→ TEXTE FOURNI:
Salut c’est cool est un OMNI (Objet Musical Non Identifié) en pleine expansion. Quatre albums publiés sur leur site internet (salutcestcool.com), un cinquième chez Barclay : « Sur le thème des grandes découvertes ». Un succès grandissant qui entraîne pas mal de louanges et critiques. Après leur passage – poubelles sur la tête – au Petit journal de Canal + jeudi, ils étaient le lendemain à La Vapeur à Dijon. On les a rencontrés avant leur concert où ces anciens étudiants en art déglingués et créatifs avaient invité Gargäntua et Rich Aucoin à se joindre à leur rave intérieure, entre sons poppy, confettis, sueur et techno.

SCC

Au départ, vous aviez publié vous-même vos morceaux gratuitement sur votre site, vous utilisez des matériaux recyclés dans vos concerts… Tout ça semble être une démarche proche du DIY punk : refus du consumérisme et de la société. Maintenant que vous avez du succès et que vous êtes chez Barclay, cela change votre rapport à la musique ?

Martin : Quand on joue, sur la scène, on a l’énergie des concerts punks, les gens pogottent presque, c’est ce qu’on nous dit ! Mais notre succès est modéré, on n’est pas des grandes stars non plus.

James : On a fait ça pour l’expérience, mais cela ne change rien à notre façon de travailler.

Louis : On peut garder le contrôle total de ce qu’on fait et puis les gens sont toujours très critiques, ça c’est rassurant ! Hier, par exemple, on a fait un truc à la télé, j’ai lu quelques tweets : “salut c’est naze” , “ils ont fumé la moquette” ! (rires)

Vous n’avez pas peur de vous assagir ?

On a des morceaux sages, d’autres bêtes, certains plus réfléchis, on sera toujours plusieurs choses.

Vous avez un public très jeune, plutôt potache, mais votre démarche est sérieuse, l’art est quelque chose de présent dans vos vies. Comment vous recevez l’idée que certains prennent ce que vous faîtes comme étant seulement une grosse blague ?

→ LES DONNÉES:
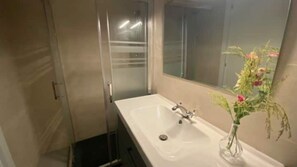 A bathroom with a glass shower enclosure, a white sink, and a mirror with a floral arrangement. - Casa Angel Malaga (Málaga)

→ CONSIGNE: Recopiez mot pour mot, dans l'entretien avec Salut c'est cool, tout ce qui va de « Au départ, vous » jusqu'à « la musique ? ».

→ SOLUTION PROPOSÉE:
Au départ, vous aviez publié vous-même vos morceaux gratuitement sur votre site, vous utilisez des matériaux recyclés dans vos concerts… Tout ça semble être une démarche proche du DIY punk : refus du consumérisme et de la société. Maintenant que vous avez du succès et que vous êtes chez Barclay, cela change votre rapport à la musique ?